For each line in the data below that holds "larger", return a copy.

# Provided information
----
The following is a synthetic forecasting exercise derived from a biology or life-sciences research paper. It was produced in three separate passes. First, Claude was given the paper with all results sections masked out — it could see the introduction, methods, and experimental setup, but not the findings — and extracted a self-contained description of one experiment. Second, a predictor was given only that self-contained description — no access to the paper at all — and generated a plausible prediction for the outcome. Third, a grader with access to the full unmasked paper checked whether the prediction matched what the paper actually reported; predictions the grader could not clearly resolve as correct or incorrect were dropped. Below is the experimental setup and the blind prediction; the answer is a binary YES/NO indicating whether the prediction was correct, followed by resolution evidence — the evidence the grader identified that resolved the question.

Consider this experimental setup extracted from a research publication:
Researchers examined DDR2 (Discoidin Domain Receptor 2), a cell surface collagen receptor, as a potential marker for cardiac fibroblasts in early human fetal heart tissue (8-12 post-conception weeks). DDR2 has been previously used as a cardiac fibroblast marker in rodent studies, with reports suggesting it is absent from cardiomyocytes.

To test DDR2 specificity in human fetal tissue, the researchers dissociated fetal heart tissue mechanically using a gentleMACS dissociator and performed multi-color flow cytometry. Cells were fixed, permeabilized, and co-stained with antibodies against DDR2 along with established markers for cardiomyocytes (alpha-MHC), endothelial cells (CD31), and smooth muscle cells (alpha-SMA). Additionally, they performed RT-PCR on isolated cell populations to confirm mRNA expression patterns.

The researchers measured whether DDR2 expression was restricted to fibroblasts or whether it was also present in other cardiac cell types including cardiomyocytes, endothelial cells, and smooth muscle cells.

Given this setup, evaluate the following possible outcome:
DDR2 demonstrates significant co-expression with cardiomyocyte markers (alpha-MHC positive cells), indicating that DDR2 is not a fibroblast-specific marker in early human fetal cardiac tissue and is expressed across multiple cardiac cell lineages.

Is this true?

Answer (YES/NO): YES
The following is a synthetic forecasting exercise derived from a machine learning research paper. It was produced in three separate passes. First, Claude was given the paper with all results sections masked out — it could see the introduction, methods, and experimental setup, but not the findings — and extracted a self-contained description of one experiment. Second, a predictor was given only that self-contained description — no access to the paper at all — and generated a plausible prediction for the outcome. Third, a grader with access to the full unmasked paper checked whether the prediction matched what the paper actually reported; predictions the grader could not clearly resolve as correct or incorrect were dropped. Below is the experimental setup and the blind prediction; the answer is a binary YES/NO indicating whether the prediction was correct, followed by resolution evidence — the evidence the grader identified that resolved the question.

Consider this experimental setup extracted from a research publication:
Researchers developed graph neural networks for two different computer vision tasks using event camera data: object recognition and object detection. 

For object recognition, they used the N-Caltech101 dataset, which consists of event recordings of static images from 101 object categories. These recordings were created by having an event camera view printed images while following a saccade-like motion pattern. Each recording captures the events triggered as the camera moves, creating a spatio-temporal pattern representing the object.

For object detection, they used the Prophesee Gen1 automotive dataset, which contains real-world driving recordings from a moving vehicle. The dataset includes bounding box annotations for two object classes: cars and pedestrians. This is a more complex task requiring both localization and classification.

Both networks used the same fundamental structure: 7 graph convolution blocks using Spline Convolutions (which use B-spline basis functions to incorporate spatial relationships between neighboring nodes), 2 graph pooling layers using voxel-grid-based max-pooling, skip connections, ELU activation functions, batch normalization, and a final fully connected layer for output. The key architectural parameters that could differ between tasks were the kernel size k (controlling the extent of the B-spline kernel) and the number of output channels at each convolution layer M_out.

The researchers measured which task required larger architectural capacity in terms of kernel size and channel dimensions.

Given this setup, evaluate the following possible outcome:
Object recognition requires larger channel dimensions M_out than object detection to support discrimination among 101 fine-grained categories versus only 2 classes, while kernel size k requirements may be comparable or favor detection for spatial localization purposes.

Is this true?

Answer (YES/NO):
----
# Response area
The researchers measured which task required larger architectural capacity in terms of kernel size and channel dimensions.
Object recognition requires larger channel dimensions M_out than object detection to support discrimination among 101 fine-grained categories versus only 2 classes, while kernel size k requirements may be comparable or favor detection for spatial localization purposes.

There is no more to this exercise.